# Training and Evaluation of the Predicates Clustering Service using TF-IDF Embeddings
Using this notebook you can simply build either **K-Means** or **Agglomerative** clusters using TF-IDF embeddings of your dataset and then evaluate your trained models on your test set.

Please store you data files in a Google Drive directory of yours(``MAIN_DRIVE_DIR``) and then provide their paths and the path (``RESULTS_PATH``) of where the results must be stored in that directory. Also please provide the name of your Google Storage Cloud bucket so that the models can be uploaded to and downloaded from it.

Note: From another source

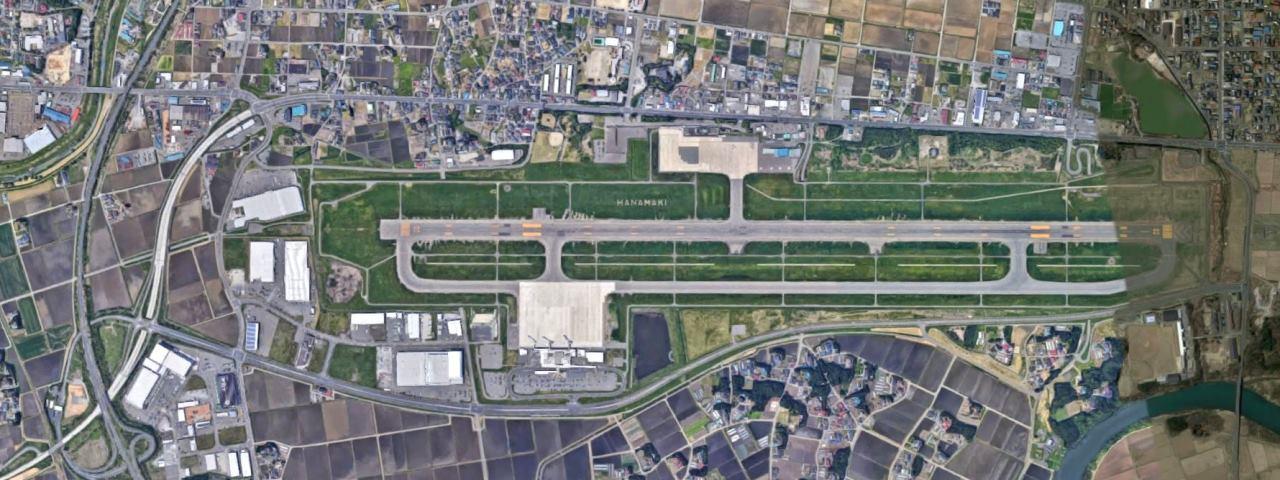 Private Jet Charter to Iwate Hanamaki Airport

|       Variable       | Description |
|:--------------------:|:--------------------------------------------------------:|
|``MAIN_DRIVE_DIR`` | Name of your main directory in your Google Drive |
|  `TRAINING_SET_PATH` | Path to your training set inside the `MAIN_DRIVE_DIR `|
|  `TEST_SET_PATH` | Path to your test set inside the `MAIN_DRIVE_DIR `|
|  `DATA_PATH` | Path to your dataset inside the ``MAIN_DRIVE_DIR`` |
|  `RESULTS_PATH` | Path to the generated results file inside the `MAIN_DRIVE_DIR `|
|  `CLUSTERING_METHOD` | `kmeans` or `agglomerative`|
| `VECTORIZER_PATH` | Name of the pickle file of your vectorizer |
| `MODEL_TEMPLATE_PATH` | Template name of the model files which will be stored in your Google Cloud Storage. The default name has the schema `tfidf_{clustering method}_{k}.pkl` |
| `BUCKET` | The name of your Google Cloud Storage bucket |





In [None]:
# Constants
TRAINING_SET_PATH = './training_set.json'
TEST_SET_PATH = './test_set.json'
DATA_PATH = './dataset.json'
VECTORIZER_PATH = './tfidfvectorizer.pkl'
MAIN_DRIVE_DIR = 'TODO'
CLUSTERING_METHOD = 'kmeans' # or 'agglomerative'
RESULTS_PATH = './tfidf_{}_results.json'.format(CLUSTERING_METHOD)
EXPECTED_PREDICTED_PATH = './tfidf_{}_expected_predicted.json'.format(CLUSTERING_METHOD)
BUCKET = 'TODO'
MODEL_TEMPLATE_PATH = 'tfidf_{}_{}.pkl'.format(CLUSTERING_METHOD, '{}')

In [None]:
"""removes punctuation, stopwords, and returns a list of the remaining words, or tokens"""
import nltk
from nltk.corpus import stopwords
from nltk.stem import WordNetLemmatizer
nltk.download('stopwords')
nltk.download('wordnet')
nltk.download('omw-1.4')

In [None]:
import string
import json
import pickle
import math

def round_to_next_hundred(x):
  return int(math.ceil(x / 100.0)) * 100

def text_process(text):
    '''
    Takes in a string of text, then performs the following:
    1. Remove all punctuation
    2. Remove all stopwords
    3. Return the cleaned text as a list of words
    4. Remove words
    '''
    stemmer = WordNetLemmatizer()
    nopunc = [char for char in text if char not in string.punctuation]
    nopunc = ''.join([i for i in nopunc if not i.isdigit()])
    nopunc =  [word.lower() for word in nopunc.split() if word not in stopwords.words('english')]
    return ' '.join([stemmer.lemmatize(word) for word in nopunc])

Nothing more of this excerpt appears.